15 Oct. 1860–12 Jan. 1943
Spencer Bell Adams, lawyer, judge, and Republican party leader, was born near Dobson, in Surry County, the son of John A. and Sara A. Adams, who came to North Carolina from Pittsylvania County, Va., in 1857 and purchased an estimated eleven thousand acres of land. The Adams family owned a large number of enslaved people. In politics, they opposed secession, supported the Whig party, and in 1860 endorsed the Constitutional Union party led by John Bell of Tennessee. After the outbreak of the Civil War, however, John A. Adams and his family supported the Confederate cause. Spencer Bell Adams's father died in 1862, his mother in 1873. Thrown upon his own resources at an early age, Adams attended school at Riceville, Va., later enrolling in the Booneville Academy in Yadkin County and subsequently in a private school in Rockingham County. In 1881 he entered the Dick and Dillard law school in Greensboro. In February 1882 he completed legal studies and was licensed to practice in the state courts.

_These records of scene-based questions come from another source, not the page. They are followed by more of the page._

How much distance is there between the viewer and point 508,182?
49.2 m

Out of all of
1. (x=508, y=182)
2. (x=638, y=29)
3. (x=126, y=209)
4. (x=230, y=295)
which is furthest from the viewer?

Adams commenced his law practice in Yanceyville, Caswell County. As a Republican party stalwart, he was elected clerk of the superior court and probate judge for Caswell County in 1882 and reelected in 1886, 1890, and 1894. In 1896 he resigned this office and was elected judge of the superior court. In this latter capacity, Adams handed down a notable decision in the case of Wood v. Bellamy, involving efforts of the Fusionists (the coalition of Republicans and Populists) to abolish state institutional offices, recharter eleemosynary institutions under different names, and fill the vacated positions with political appointees. This action, Adams maintained, would subject state institutions to undue political pressure and interference; his decision was subsequently upheld by the state supreme court. In 1898 Adams resigned as superior court judge to run for Congress in the fifth district, a Democratic party stronghold. In this contest he was defeated by his Democratic opponent, William Walton Kitchin. In the same year Adams moved to Greensboro to practice law. He was chosen by Republicans as secretary and treasurer of the North Carolina Railroad, a position he filled from 1899 to 1901.
In May 1900, the Republican state convention nominated Adams as its gubernatorial candidate to oppose Charles B. Aycock. The Republican losses of 1898 and the white supremacy violence of the Red Shirts and the Wilmington Coup and the suffrage amendment presaged defeat. However, Adams's receipt of over 125,000 votes and his successful pressure on Aycock to take a more forthright stand on the issue of public education indicate that he managed a creditable campaign. President Theodore Roosevelt appointed Adams chief judge of the Choctaw and Chickasaw Citizenship Court in the Indian Territory in July 1902. This court completed its work at the end of 1904, and Adams returned to Greensboro to resume his legal practice.
In 1905 Adams became involved in a bitter factional dispute in Republican ranks that involved state chairman Thomas S. Rollins and former United States Senator Marion Butler, who were pitted against Congressman Edmond Spencer Blackburn. The strategy of the Rollins, Butler, and Adams faction involved the resignation of Rollins as state chairman and his replacement by Adams. Subsequently, Adams was chosen over Spencer Blackburn as state chairman in the 1906 Republican state convention in Greensboro. The faction to which Adams belonged was believed to represent the established leadership of the party and was strongly endorsed by the Daily Industrial News of Greensboro. Adams maintained that as chairman he augmented party membership, and the congressional and state races of 1908 attested to formidable gains in the Republican vote. In 1910 Adams was replaced as Republican state chairman by John Motley Morehead of Charlotte. Presumably Morehead's election represented a change from the old office broker leadership to the new business and industrial spokesman. Adams was a North Carolina delegate in the Republican National Convention of 1900 and served as a delegate-at-large and member of the platform committee in the 1908 national convention.
Adams continued to practice law in Greensboro. His colleagues took note that during a long career as attorney he frequently represented the oppressed and underprivileged.
Adams combined an interest in farming with his professional and political activities. For many years he operated a stock farm in eastern Guilford County. In 1917 he sold this farm and purchased another near Whitsett, known as Wildwood Stock Farm, where he raised shorthorn cattle and Berkshire hogs.
In 1894 Adams married Lizzie L. Swift. Six children, four daughters and two sons, were born to this union. When Adams died, he was survived by three daughters. He was buried on 15 Jan. 1943 in Green Hill Cemetery in Greensboro.